I remember meeting Roy and knowing somehow my prayers were being answered. Somehow, in all of my confused messed up thoughts and prayers, I had sent out a few good ones and it was time for the dream and hope to manifest. After my first meeting, I lost the need to fight with food and alcohol. There was another outlet and it was clearly Roy’s love and wisdom. The weight began to drop, the urge for the glass of Merlot faded, and the love began to sprout in its place. It was so comforting and peaceful when I began to work with Roy. When I would give him a hug, I would feel a heart to heart connection. I could visualize love from his heart to mine and vice versa. I still do. Once I recognized this pure love, man oh man, that fear reared its ugly head in full force. I always wanted to be loved unconditionally, but when I actually received this gift, I wanted to run! However, this time, I knew it was fear and that to turn away would surely mean a life of unhappiness. I was fortunate enough to have had enough heartache and misery in my life to know, this was a blessed opportunity. I have had many days when I’d feel like I’d rather hold onto a hundred stinging bees instead of letting the pain go and letting in the love. I had created a life filled with conflama (short for confusion and drama) in order to run away from the person and thing I feared the most in all life…me and GOD.

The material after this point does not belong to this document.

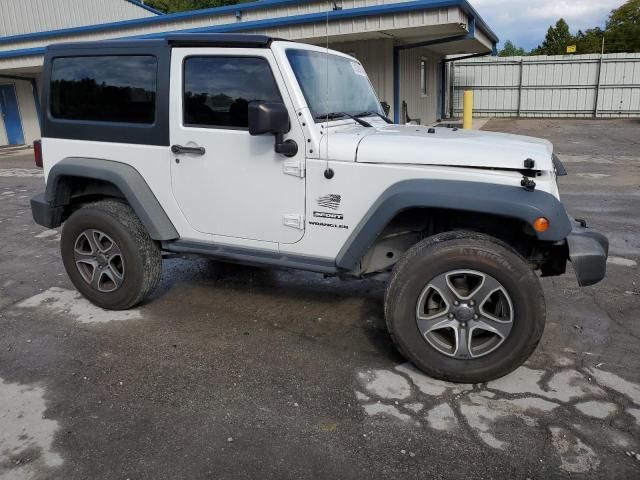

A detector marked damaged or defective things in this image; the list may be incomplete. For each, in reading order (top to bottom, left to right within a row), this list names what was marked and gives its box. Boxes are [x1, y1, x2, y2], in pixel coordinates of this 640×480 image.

cracked asphalt [1, 118, 640, 478]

With Roy’s help, I’ve come to understand what I can have in life. I know I have feelings that hurt but will not kill me, but food/alcohol will. I can now have a career that brings me joy. I can have an abundance of health and wealth. I have the ability to make healthy choices. I can Be Totally Free!
If you are reading this, you do not have to convince yourself that you aren’t as bad as me or that you are worse. What you can do is convince yourself you are worth the love it will take to be like me and become totally free.